# Picture of a new "TurboHD" dish I haven't seen before



## brant (Jul 6, 2008)

I snapped this picture at a job I was on a couple of days ago. Is this the new eastern arc dish? The bracket holding the LNB's said "Dish 1000.2"; I was thinking the EA dish was a 1000.4. The location of this is on the GA/FL line, about 15 miles from my house, and my dish looks nothing like this. I think mine says 1000.2 on the dish itself.

Sorry the pic is so big; I uploaded it from my cell phone directly to a server.


----------



## HDftw (Jul 12, 2008)

This looks like the 1000.2, my neighbor has one of these.


----------



## brant (Jul 6, 2008)

yes the bracket said 1000.2. 

i have a 1000.2 also but it does not look like this. the LNB is a one piece unit. 

maybe three separate LNB's is less expensive; possibly it allows them to be more versatile and have one part produced instead of several different types?


----------



## garys (Nov 4, 2005)

Dish used to put covers over two of the lnb's to make it look like one bigger one.


----------



## Jason Whiddon (Aug 17, 2006)

I have a 1000.2 I bought recently that says turbohd, but the lnb is not separated like that.


----------



## 34Ford (Jul 3, 2004)

Looks like tri adapter made for 3 separate lnb's. One way to use up those old singles laying around.

Notice the arm is rectangle and not D shaped. 

The installer probably used this to use up spare parts.


----------



## Jason Whiddon (Aug 17, 2006)

The middle one looks screwy


----------



## CABill (Mar 20, 2005)

A 1000.2 can use the integrated switch with 3 fixed LNBs or replace the integrated switch with 3 individual LNBs connected to external switches. The integrated version can't be used with DISH Pro switches (only DPP) so if someone already had DP34 switches and two coax runs to a dual tuner receiver, it would probably be less expensive to use individual LNBs and the existing DP34(s). The W bracket for the individual LNBs (could even be legacy LNBs feeding a SW64) is specific to the 1000.2 and isn't interchangable with other W brackets (rectangular / D already mentioned).

There is an Install Guide for the 1000.2 at http://www.sadoun.com/Sat/Products/Dishnetwork/Dishes/Dish-1000point2.htm. The "Quick facts" link on that page would cover it with less reading.


----------



## scoobyxj (Apr 15, 2008)

Thats a 1000.2 with a "W" bracket on it. More than likely they had an old Super Dish that had been equipped with a 129* repoint kit, and it got damaged somehow. Sense we don't install Super Dishes anymore they get replaced with the 1000.2 with a "W" bracket.

Actually if you look closely where the reflector is bolted to the skew plate it appears that this one is bent as well.


----------
--*--
> _THE REQUEST_
Please print, unchanged, the part of the satellite dish thread that opens with the words containing "maybe three separate" and closes with "several different types?". The listing comes from a separate source, unrelated to the satellite dish thread.
--*--
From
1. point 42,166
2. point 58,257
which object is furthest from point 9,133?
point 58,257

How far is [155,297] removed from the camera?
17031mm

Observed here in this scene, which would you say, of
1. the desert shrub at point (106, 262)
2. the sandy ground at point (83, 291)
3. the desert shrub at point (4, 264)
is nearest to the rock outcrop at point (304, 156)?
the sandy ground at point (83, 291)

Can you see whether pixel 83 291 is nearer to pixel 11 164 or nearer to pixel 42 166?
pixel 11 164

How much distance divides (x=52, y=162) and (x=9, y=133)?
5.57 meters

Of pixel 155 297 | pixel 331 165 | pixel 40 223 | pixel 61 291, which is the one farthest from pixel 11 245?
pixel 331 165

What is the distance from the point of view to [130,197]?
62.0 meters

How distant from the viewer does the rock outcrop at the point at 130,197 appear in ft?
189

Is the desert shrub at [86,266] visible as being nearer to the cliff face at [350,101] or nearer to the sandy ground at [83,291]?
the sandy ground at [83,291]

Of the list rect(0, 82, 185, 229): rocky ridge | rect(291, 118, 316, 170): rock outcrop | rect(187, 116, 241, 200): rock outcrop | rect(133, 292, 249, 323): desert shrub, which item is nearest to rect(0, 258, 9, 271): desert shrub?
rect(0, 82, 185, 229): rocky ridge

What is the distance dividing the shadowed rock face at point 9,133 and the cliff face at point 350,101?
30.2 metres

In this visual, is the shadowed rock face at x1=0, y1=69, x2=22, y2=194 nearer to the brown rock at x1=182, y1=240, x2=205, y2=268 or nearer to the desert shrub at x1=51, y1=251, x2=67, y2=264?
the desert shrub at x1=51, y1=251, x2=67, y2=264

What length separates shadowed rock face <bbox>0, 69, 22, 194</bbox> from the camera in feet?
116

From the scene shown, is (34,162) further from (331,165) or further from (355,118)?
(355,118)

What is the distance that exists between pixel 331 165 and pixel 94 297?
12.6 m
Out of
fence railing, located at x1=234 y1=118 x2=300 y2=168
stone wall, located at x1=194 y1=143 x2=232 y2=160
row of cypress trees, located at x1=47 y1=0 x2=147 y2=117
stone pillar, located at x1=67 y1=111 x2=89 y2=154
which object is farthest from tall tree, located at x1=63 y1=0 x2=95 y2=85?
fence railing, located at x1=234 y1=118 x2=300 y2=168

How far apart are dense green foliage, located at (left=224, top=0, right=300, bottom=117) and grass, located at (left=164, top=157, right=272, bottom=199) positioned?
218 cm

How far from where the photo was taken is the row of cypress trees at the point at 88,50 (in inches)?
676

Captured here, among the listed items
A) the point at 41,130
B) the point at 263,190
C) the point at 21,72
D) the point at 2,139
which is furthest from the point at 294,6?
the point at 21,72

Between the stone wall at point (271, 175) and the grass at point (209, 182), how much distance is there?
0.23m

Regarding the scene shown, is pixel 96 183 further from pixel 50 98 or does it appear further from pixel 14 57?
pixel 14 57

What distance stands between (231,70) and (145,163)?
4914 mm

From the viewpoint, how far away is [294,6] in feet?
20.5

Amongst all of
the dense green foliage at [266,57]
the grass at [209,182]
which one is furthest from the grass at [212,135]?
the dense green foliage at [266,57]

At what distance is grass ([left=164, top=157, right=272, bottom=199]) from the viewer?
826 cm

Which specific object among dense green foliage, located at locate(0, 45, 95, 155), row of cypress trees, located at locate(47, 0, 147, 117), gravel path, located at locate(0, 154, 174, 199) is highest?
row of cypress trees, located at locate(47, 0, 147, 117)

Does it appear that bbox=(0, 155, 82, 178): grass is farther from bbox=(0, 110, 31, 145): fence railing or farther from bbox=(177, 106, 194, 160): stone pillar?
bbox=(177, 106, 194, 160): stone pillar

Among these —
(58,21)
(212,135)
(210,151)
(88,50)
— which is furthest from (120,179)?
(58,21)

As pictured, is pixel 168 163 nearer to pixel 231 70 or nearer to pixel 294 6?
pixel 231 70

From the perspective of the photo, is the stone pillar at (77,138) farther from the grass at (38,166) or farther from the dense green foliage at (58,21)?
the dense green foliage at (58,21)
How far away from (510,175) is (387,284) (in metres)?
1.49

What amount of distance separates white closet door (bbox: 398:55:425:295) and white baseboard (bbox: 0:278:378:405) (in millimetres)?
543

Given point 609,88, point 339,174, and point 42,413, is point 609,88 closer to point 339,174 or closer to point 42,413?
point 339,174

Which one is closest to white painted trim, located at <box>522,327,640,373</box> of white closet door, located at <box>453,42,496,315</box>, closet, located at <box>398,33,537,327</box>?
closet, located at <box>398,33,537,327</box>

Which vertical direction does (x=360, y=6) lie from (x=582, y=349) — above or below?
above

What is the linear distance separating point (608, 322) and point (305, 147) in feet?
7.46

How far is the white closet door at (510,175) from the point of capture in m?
--*--
> _RESPONSE BELOW_
maybe three separate LNB's is less expensive; possibly it allows them to be more versatile and have one part produced instead of several different types?